ACE2 shedding impairs intestinal barrier integrity during sepsis. ACE2-deficient mice displayed increased gut permeability and mortality, with altered microbiota and reduced 5-MTP. Exogenous 5-MTP restored barrier function via epithelial proliferation and the PI3K–AKT–WEE1 pathway, highlighting a microbiome–metabolite–host axis.
Impact: Defines a mechanistic link between ACE2 shedding, microbiota-derived 5-MTP, and gut barrier failure in sepsis, uncovering a tractable metabolite-based intervention.
Clinical Implications: Monitoring ACE2 shedding and 5-MTP could stratify risk of gut leak in sepsis. 5-MTP or pathway-targeted strategies may offer adjunctive therapies to preserve intestinal integrity, pending human validation.
Key Findings
- ACE2 shedding during sepsis compromises intestinal barrier integrity.

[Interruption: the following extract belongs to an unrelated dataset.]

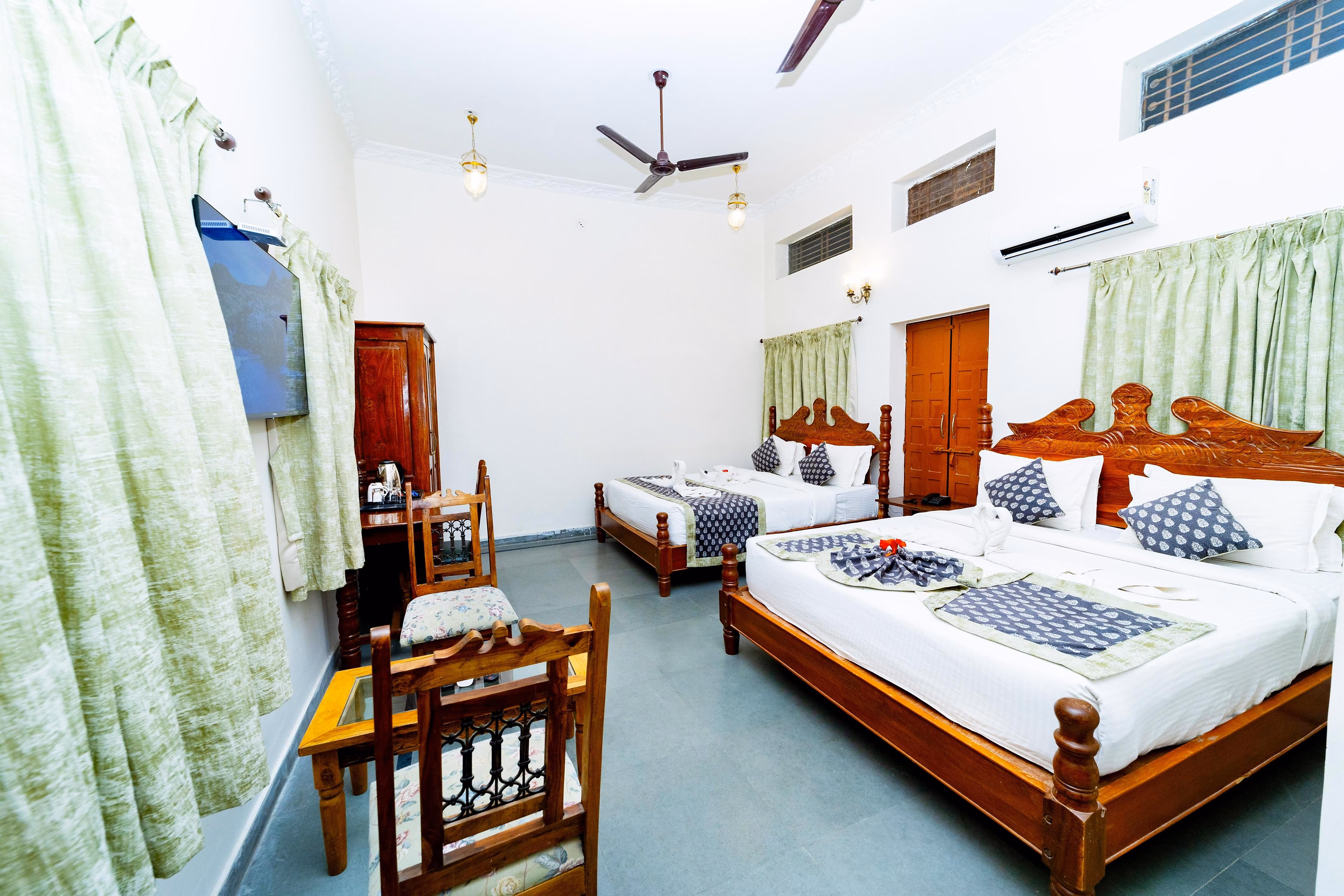 A family suite with multiple beds and a spacious layout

- ACE2-deficient mice had increased intestinal permeability and higher mortality versus wild-type.
- ACE2 deficiency correlated with altered gut microbiota and reduced protective metabolite 5-MTP.
- Exogenous 5-MTP supplementation reduced gut leak via enhanced epithelial proliferation and repair.

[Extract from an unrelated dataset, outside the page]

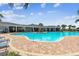 Inviting community pool showcasing a well-maintained deck, comfortable lounge chairs, and covered seating areas at 4918 Gray Owl Ter, Palmetto, FL 34221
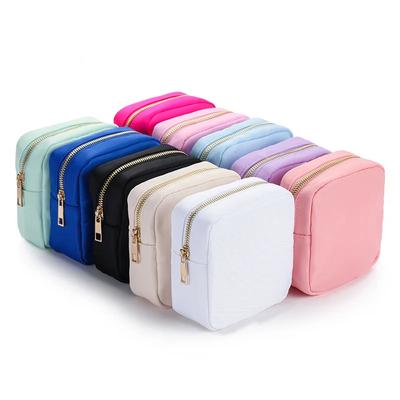 Mini borsa per il trucco in nylon, borsa per cosmetici, impermeabile, con cerniera, piccola borsa per monete, assorbente igienico, per donne e ragazze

- PI3K–AKT–WEE1 signaling mediated the beneficial effects of 5-MTP.
Methodological Strengths
- In vivo validation of mechanism with genetic deficiency and metabolite rescue
- Pathway-level interrogation implicating PI3K–AKT–WEE1 signaling
Limitations
- Findings are from murine models; human translational data are lacking
- Exact dosing, timing, and safety of 5-MTP in humans remain undetermined
Future Directions: Translate findings to human cohorts by measuring ACE2 shedding and 5-MTP in sepsis; evaluate 5-MTP or pathway modulators in preclinical large animals and early-phase trials.

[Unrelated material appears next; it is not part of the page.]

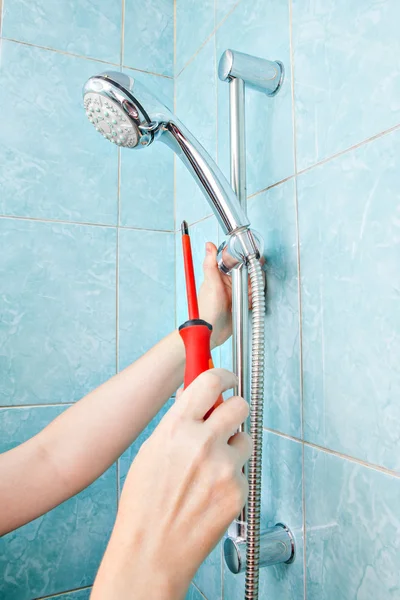 Closeup, repair and adjustment of height adjustable holder bathroom shower. — Stock Photo, Image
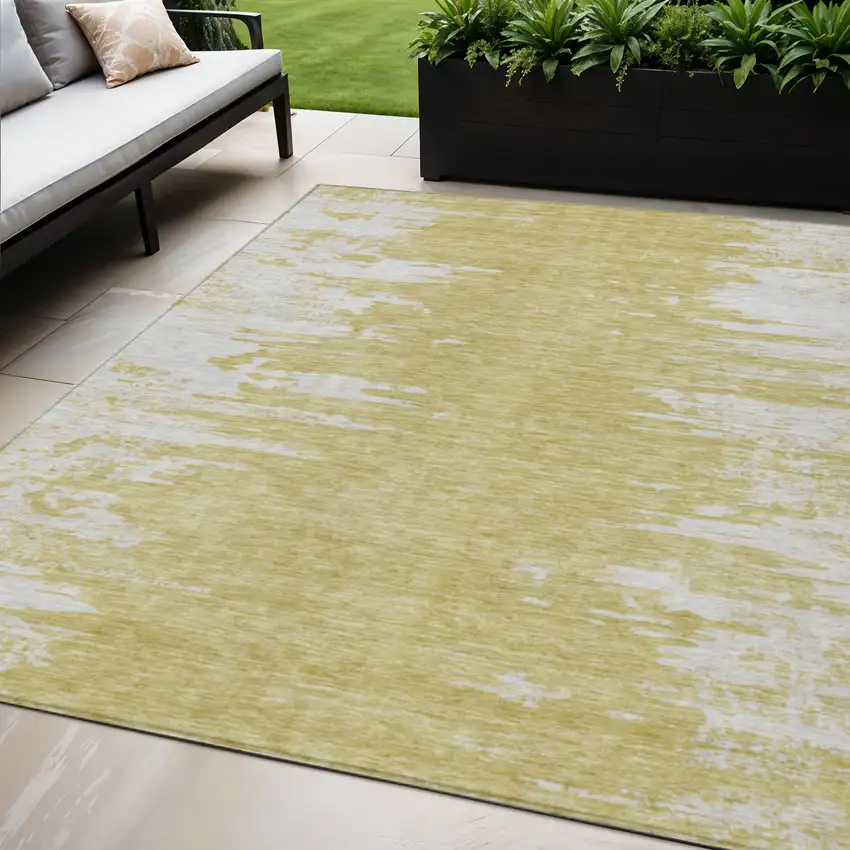 Gold And Ivory Abstract Washable Indoor Outdoor Area Rug Photo 1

BACKGROUND: Sepsis, a critical organ dysfunction resulting from an aberrant host response to infection, remains a leading cause of mortality in ICU patients. Recent evidence suggests that angiotensin-converting enzyme 2 (ACE2) contributes to intestinal barrier function, the mechanism of which is yet to be explored. Additionally, alterations in intestinal microbiota and microbial metabolites could affect gut homeostasis, thus playing a potential role in modulating sepsis progression. RESULTS: ACE2 shedding weakens the integrity of the intestinal barrier in sepsis. Mice deficient in ACE2 exhibited increased intestinal permeability and higher mortality rates post-operation compared to their wild-type counterparts. Notably, ACE2 deficiency was associated with distinct alterations in gut microbiota composition and reductions in protective metabolites, such as 5-methoxytryptophan (5-MTP). Supplementing septic mice with 5-MTP ameliorated gut leak through enhanced epithelial cell proliferation and repair. The PI3K-AKT-WEE1 signaling pathway was identified as a key mediator of the beneficial effects of 5-MTP administration. CONCLUSION: ACE2 plays a protective role in maintaining intestinal barrier function during sepsis, potentially through modulation of the gut microbiota and the production of key metabolite 5-MTP. Our study enriched the mechanisms by which ACE2 regulates gut homeostasis and shed light on further applications. Video Abstract.